- [COMPLETE THE FOLLOWING]:
1 – In the article on helping children cope with disturbing news, the writer names the kinds of news events she no longer wants to engage with. List every one of them.
2 – Translate this sentence from the article on helping children cope with disturbing news into Spanish: "Stressed children are disadvantaged children."
3 – Print the part of the article on helping children cope with disturbing news starting at "I have recently" and ending at "comfort and reassurance.".

- [SELECTED EXCERPT]:

□ □ □ □ □

I CAN'T watch the news anymore. I don't want to engage with the horror of the latest mass shooting, terrorist attack, natural disaster, or world leader's threats and decisions to put community, compassion and planet at risk.
The news affects many of us emotionally. We feel worry, fear and frustration when faced with disturbing news. How do we offer a cushioning of reassurance to our children when our own emotional states are experiencing upheaval? How do we support our children when technology is updating them constantly with the latest tweets, posts, updates and breaking news items? This kind of media exposure can induce symptoms of acute stress.
And every day we see our "leaders” behaving in ways, and talking in ways, that we have taught our children to recognise as unacceptable. How do we help our children make sense of these nonsensical, immature, egotistical "role models”?
I have recently read Jonathan Silin's paper on 'Risking hope in a worried world'. I have been reading his writing throughout my career as an early childhood educator. His writing is hopeful because he invites readers to consider the opportunities afforded by difficult moments in our lives.
I like his writing because he believes that hope is at the heart of the educational endeavour and he believes in the importance of relationships and giving time to being with our children as they process their experiences.
Silin talks about the value of bearing witness, of being alongside each other in difficult times. Sometimes we get caught up in a frenzy to dismiss and distract, or fix and cure distress, forgetting that a touch, a hug, and a loving presence offers comfort and reassurance.
I have also just finished reading my colleague Shelley Davidow's book Raising Stress-Proof Kids.
Shelley outlines the long-term effects of stress on our children, and it isn't pretty. Stressed children are disadvantaged children.
My take-home message from her book is the role I play in my children's healthy development, and the importance of creating loving, nurturing and supportive environments. Despite what is happening in the wider world, I can give my children an advantage by providing a positive, emotionally supportive environment at home. And so can you.
We have to decide how we do this, and often it is dependent on the age of our children. My children are teenagers. Explaining what is going on helps them better understand situations and viewpoints. Having conversations means there is a space to talk through misunderstandings or misconceptions, and there is space to comfort and reassure.

□ □ □ □ □

- [EXTRACTED RECORDS]:
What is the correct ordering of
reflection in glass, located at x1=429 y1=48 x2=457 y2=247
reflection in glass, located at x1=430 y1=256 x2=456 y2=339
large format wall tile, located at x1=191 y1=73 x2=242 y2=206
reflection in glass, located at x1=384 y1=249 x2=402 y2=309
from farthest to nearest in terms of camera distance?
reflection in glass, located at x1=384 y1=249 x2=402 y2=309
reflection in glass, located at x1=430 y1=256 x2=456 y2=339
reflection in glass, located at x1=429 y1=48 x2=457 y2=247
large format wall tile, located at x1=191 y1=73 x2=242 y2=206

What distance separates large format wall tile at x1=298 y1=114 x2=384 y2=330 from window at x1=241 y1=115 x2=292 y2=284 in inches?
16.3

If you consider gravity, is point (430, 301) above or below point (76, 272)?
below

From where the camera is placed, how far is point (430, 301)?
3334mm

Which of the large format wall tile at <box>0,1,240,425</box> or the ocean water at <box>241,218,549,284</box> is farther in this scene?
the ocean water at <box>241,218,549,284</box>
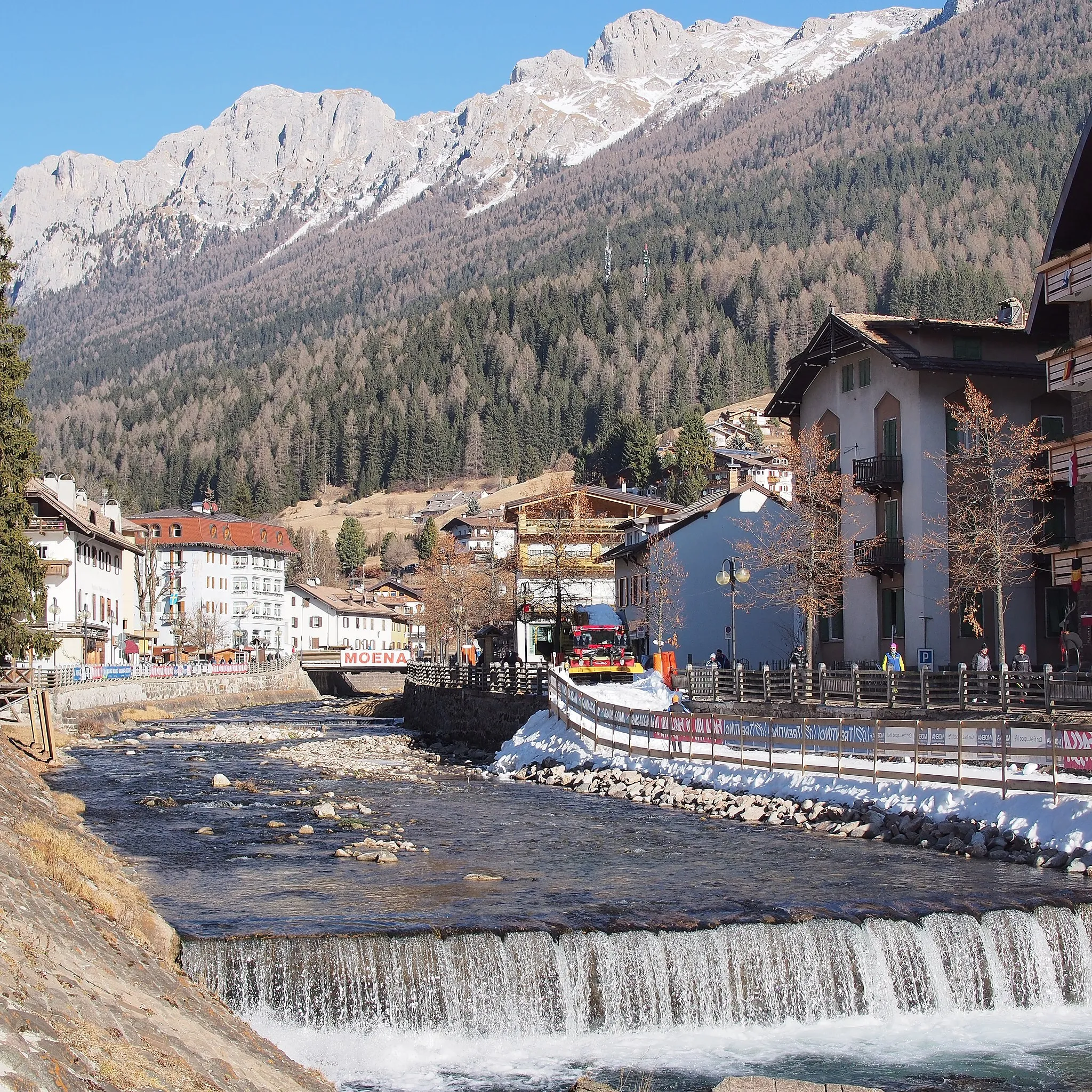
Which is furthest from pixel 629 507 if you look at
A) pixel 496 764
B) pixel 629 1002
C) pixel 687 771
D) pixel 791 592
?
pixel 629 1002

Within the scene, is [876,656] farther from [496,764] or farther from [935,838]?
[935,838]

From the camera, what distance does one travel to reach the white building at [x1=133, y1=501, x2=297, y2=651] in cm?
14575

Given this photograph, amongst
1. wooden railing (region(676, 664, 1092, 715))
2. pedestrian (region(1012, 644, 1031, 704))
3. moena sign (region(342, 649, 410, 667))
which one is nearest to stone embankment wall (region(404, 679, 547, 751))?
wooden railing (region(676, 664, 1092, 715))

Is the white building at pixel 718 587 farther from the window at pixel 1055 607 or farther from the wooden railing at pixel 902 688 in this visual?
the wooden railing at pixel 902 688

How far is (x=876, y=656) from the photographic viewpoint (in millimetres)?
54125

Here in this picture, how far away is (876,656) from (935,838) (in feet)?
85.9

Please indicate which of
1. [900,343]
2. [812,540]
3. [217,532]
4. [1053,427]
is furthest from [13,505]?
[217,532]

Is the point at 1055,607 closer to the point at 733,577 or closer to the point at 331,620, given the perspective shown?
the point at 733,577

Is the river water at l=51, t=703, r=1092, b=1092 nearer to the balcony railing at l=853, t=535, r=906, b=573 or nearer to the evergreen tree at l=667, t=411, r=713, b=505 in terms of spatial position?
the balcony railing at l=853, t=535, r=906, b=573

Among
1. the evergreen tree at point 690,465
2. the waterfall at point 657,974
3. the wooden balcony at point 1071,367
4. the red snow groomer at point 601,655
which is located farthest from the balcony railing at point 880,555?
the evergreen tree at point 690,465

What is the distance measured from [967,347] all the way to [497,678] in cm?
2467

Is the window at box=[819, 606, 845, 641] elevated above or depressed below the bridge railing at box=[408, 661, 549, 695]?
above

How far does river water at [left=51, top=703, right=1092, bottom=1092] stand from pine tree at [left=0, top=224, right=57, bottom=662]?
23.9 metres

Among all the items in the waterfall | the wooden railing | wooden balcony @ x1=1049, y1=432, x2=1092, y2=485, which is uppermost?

□ □ □ □ □

- [ANSWERS IN ORDER]:
1 –
- The latest mass shooting
- Terrorist attacks
- Natural disasters
- World leaders' threats and decisions to put community, compassion and planet at risk

2 – Los niños estresados son niños desfavorecidos.

3 –
I have recently read Jonathan Silin's paper on 'Risking hope in a worried world'. I have been reading his writing throughout my career as an early childhood educator. His writing is hopeful because he invites readers to consider the opportunities afforded by difficult moments in our lives.
I like his writing because he believes that hope is at the heart of the educational endeavour and he believes in the importance of relationships and giving time to being with our children as they process their experiences.
Silin talks about the value of bearing witness, of being alongside each other in difficult times. Sometimes we get caught up in a frenzy to dismiss and distract, or fix and cure distress, forgetting that a touch, a hug, and a loving presence offers comfort and reassurance.